Mart, nisan, mayıs aylarında kovide yakalanan hastalar hastaneye alınamıyordu. Bu meşakkatleri Türkiye olarak yaşamadık. Harika sıhhat sistemi ve sıhhat altyapısı sayesinde gerçekleştirdik. Gelişmiş ve gelişmekte olan sorunların hiçbirini vatandaşımıza yaşatmadık. Yakın vakitte kuracağımız fiyat istikrarı komitesi enflasyon üzerinde risk oluşturan arz şoklarına karşı tahlil teklifleri geliştirmeye yönelik olacak. Bu komite Merkez Bankası siyasetlerinin yerini almayacak aksine MB uygulanan siyasetleri tamamlayan bir işlev üstlenecek.

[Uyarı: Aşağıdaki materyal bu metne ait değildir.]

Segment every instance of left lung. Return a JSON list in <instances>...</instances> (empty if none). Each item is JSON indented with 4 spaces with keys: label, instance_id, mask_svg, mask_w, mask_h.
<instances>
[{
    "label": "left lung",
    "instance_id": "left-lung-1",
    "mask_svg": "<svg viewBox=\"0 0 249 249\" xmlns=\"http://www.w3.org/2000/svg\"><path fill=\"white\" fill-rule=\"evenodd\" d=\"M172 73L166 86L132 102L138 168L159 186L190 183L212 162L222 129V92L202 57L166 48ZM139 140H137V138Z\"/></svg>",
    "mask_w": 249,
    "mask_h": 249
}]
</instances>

İmalat sanayiinin ülke iktisadı için taşıdığı kıymetin farkındayız. Geçtiğimiz yıl 1.8 büyüme performansında imalat endüstrinin katkısı yüzde 28 oldu. 2021 birinci çeyrek büyümenin yüzde 30’unu imalat sanayi sırtladı. Salgınla birlikte dünya genelinde gerçek bölümde de borçluluk oranları kayda kıymet bir artış gösterdi. Türkiye’de gerçek dalın borçluluk oranı gelişmiş ve gelişmekte olan ülke ortalamalarının altında olduğunu görüyoruz. Ülkemizin dışa açıklığı sayesinde gerçek dal döviz açık durumlarını yönetme kabiliyetine sahip. Gerçek bölüm 2018’den bu yana döviz açık konumunu azaltırken kısa vadede ise fazla veriyor.
“SOMUT VE YAPAN BİR SİYASET GÜNDEMİMİZ VAR”
Endüstrimizin gereksinimlerini karşılamada finansman, beşeri sermaye, vergilendirme, yatırım ortamının iyileştirilmesi alanlarında çok somut ve yapan bir siyaset gündemimiz var. İktisat Islahat Programı’nda finansal bölümü daha da güçlendirecek siyaset önlemlerine yer verdik. Böylelikle gerçek bölümün finansmana erişimini kolaylaştırmış olacağız. Bankacılık bölümünü daha da geliştirecek adımların yanında faizsiz finans sistemi ve sermaye piyasalarını daha da derinleştirecek siyasetleri hayata geçireceğiz. Bu alandaki çalışmaları değerli ölçüde tamamladık. Bankalarda firma rehabilitasyonları için tekrar yapılandırma üniteleri kurmalarını teşvik ediyoruz. Bankacılık dalımızın teminata dayalı klâsik kredilendirme yaklaşımlarının da ötesine geçip risk idaresine dayalı finansman uygulamalarını yaygınlaştırmasını bekliyoruz.”